Nei tuoi lavori l’uso di colori tenui e pastello accentuano spesso un’inclinazione scultorea dell’oggetto. Di conseguenza le sculture sembrano assumere una posizione antitetica all’interno dello spazio, generando in questo modo una tensione percettiva tra il valore negativo dell’immagine originale e il valore positivo dell’immagine rielaborata. Quanto questo aspetto concettuale caratterizza la tua ricerca.
Fotografare le sculture implica decisioni riguardanti il punto di vista ottimale, ma spesso un aspetto bloccato appiattisce la scultura.

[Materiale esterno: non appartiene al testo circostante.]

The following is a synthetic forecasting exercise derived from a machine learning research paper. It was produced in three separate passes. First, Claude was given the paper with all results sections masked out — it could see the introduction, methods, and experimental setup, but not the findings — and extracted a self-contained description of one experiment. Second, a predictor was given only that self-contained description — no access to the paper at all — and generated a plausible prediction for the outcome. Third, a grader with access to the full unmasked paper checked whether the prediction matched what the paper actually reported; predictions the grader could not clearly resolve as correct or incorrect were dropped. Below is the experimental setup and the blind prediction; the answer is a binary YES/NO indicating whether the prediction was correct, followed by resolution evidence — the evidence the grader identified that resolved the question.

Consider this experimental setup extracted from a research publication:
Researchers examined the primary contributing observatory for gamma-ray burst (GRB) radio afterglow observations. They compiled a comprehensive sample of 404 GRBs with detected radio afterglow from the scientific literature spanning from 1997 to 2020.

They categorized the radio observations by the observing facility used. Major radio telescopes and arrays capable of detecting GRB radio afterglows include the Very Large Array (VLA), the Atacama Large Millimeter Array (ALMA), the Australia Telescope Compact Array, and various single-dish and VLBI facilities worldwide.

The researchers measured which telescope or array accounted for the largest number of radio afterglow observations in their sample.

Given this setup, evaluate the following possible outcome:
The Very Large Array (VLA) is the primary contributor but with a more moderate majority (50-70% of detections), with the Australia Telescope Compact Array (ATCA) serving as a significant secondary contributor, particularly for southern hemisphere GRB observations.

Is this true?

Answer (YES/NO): NO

Sono affascinata dall’impulso di guardare ciò che è celato dietro la fotografia, e lì si trova così tanta tensione (creata attraverso il rispecchiamento, l’inversione, la refrazione e la ripetizione) tra lo spazio positivo e negativo all’interno dell’opera, che permette di esplorare come muoversi o viaggiare attraverso l’immagine. Per esempio, recentemente ho realizzato una nuova sequenza di un più grande doppio collage (Tuck I,II and III, 2020). In questi lavori, un’immagine fotografica si incastra nella superficie dell’altra attraverso un taglio. Ciò deriva da un processo di riflessione sui bordi, sugli spazi vuoti, e dal desiderio di guardare cosa c’è dietro l’angolo, oltre al fatto di sottolineare zone dove un’immagine ne sostiene oppure ne nasconde un’altra.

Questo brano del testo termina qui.